This error occurs during directory document decompression using zstd.
There's a loop that calls out to a function that decompresses some data. The loop is meant to terminate when decompression finishes. But if decompression doesn't make any progress, it terminates with an error. (Otherwise, we'd just keep spinning endlessly, wondering when the decompressor was going to cough up something useful.)
The relay discards the received document, and tries another mirror. At the moment, most mirrors don't support zstd, so the relay will likely get a zlib-compressed document, decompress it successfully, and continue merrily on its way. And the users don't even notice.
Although, I wonder if we should do more to guard against network-wide breakage like this. It would be awkward if all relays ran into an error like this at the same time.

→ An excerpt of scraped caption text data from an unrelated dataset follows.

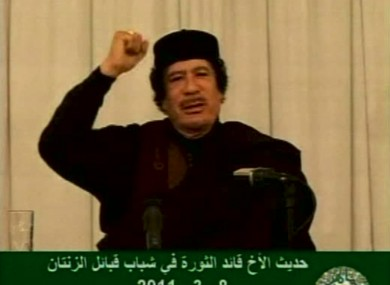 A previous Gaddafi state TV appearance in March.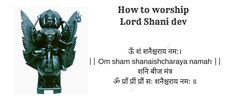 Shani Jayanti 2017 and How to worship Lord Shani dev. Shani Jayanti is celebrated as birth anniversary of Lord Shani dev also known as Shani Amavasya.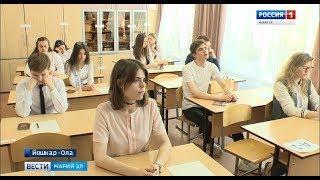 Йошкаролинские школьники сдали пробный ЕГЭ - Вести Марий Эл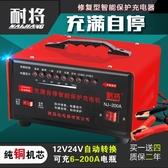 汽車電瓶充電器大功率充滿自停12v24v通用修復型多功能純銅充電機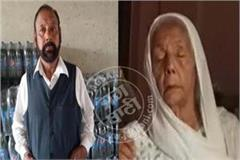 father and grand mother murder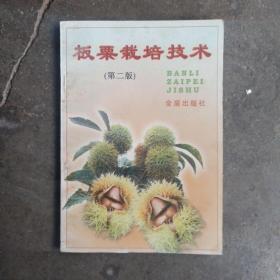 板栗栽培技术(第2版)
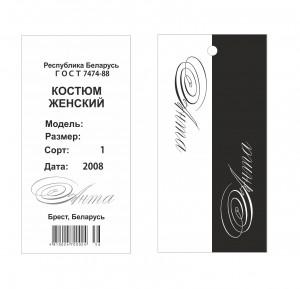 варианты дизайна этикеток для фирмы анта, выбранный вариант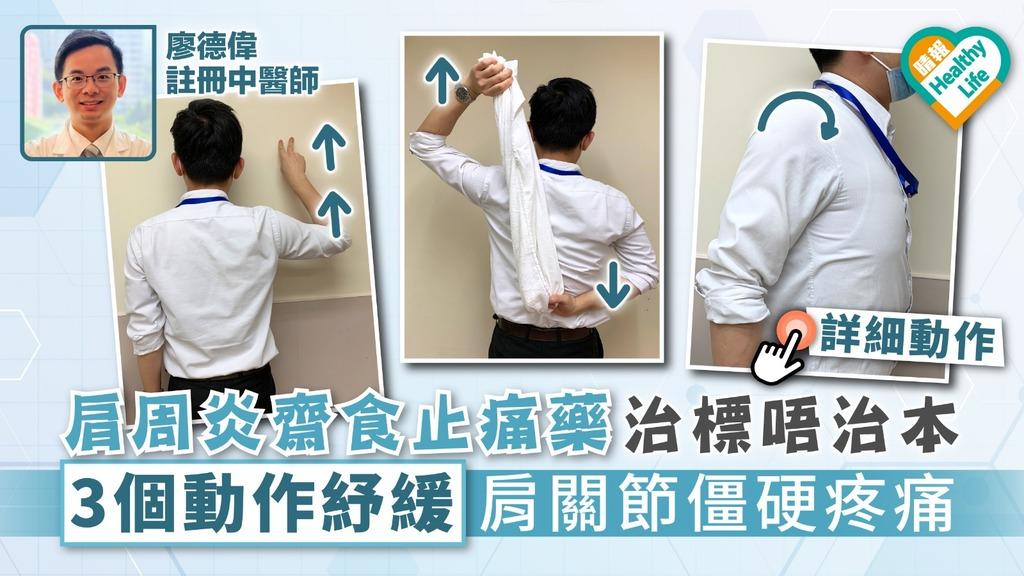 【五十肩】肩周炎齋食止痛藥治標唔治本 3個動作紓緩肩關節僵硬疼痛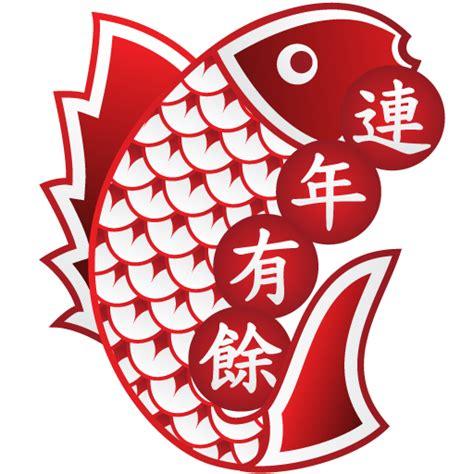 fish and co new year fish icon new year iconset goldcoastdesignstudio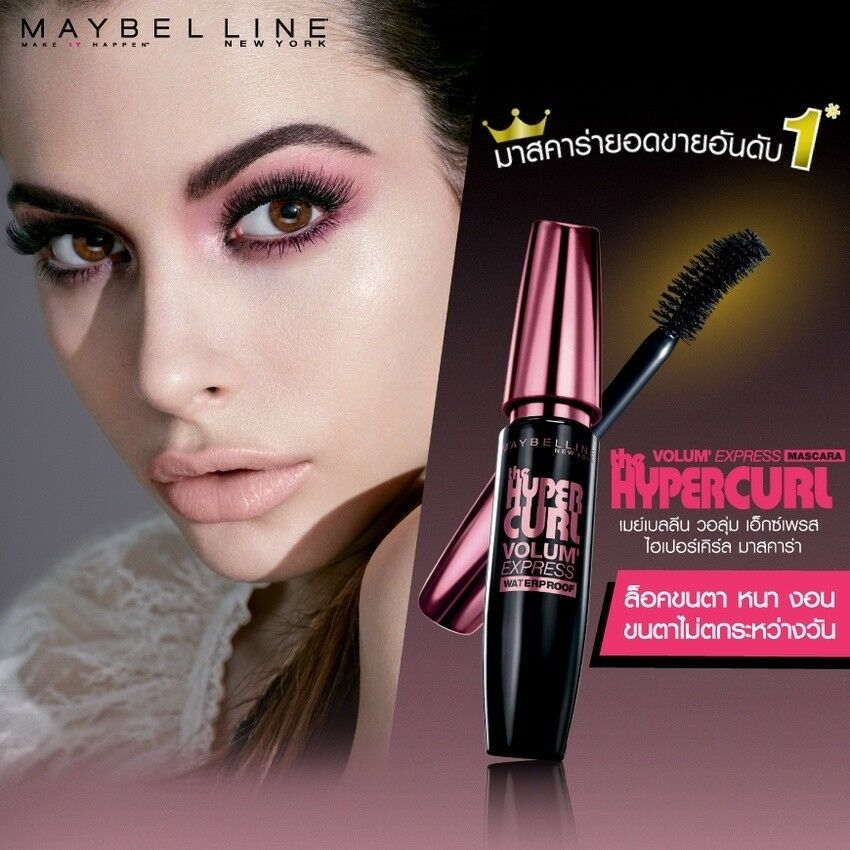 4142abfba65 Details about Maybelline VOLUM 'EXPRESS THE HYPERCURL WATERPROOF MASCARA  New Fomular
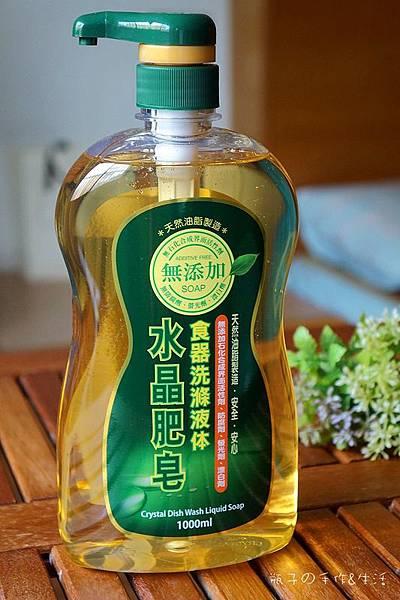 南僑液體皂1.jpg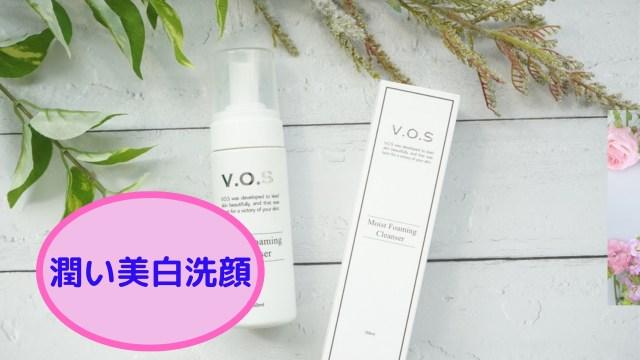 潤い美白洗顔のV.O.Sクレンザー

Fortunately, zstd isn't available for all platforms and architectures. So as long as we steer clear of a platform monoculture, we'll be fine. (That said, this particular bug is on BSD. But people should still run relays on BSD, so we get a good OS mix.)
Has the error been reported to the project(s) that develop the compression libraries?
Well, it's kinda rude to go straight to blaming zstd. First we have to work out what the issue is, and whose code it's in.
Although, I have to say that I wouldn't surprise me if we have a zstd version incompatibility here. Or maybe truncated input data?
Truncated input data could definitely explain why zstd can't make any progress, but isn't returning an error code. In that case, it's our fault for not giving zstd enough data to work with. (And not failing the loop quietly?)
Because if it were corrupt data, it really should return an error: http://facebook.github.io/zstd/zstd_manual.html#Chapter9
T
-- Tim Wilson-Brown (teor)
teor2345 at gmail dot com PGP C855 6CED 5D90 A0C5 29F6 4D43 450C BA7F 968F 094B ricochet:ekmygaiu4rzgsk6n xmpp: teor at torproject dot org ------------------------------------------------------------------------
teor teor2345@gmail.com wrote:
On 22 Sep 2017, at 21:24, Scott Bennett bennett@sdf.org wrote:
nusenu nusenu-lists@riseup.net wrote:
Thanks for the pointer. I'm glad it has been reported, but I still
have no sense of what in tor is malfunctioning because the compression has failed.
It's ok, we're also somewhat clueless. But we're good at tracking down weird bugs. Just give us some time.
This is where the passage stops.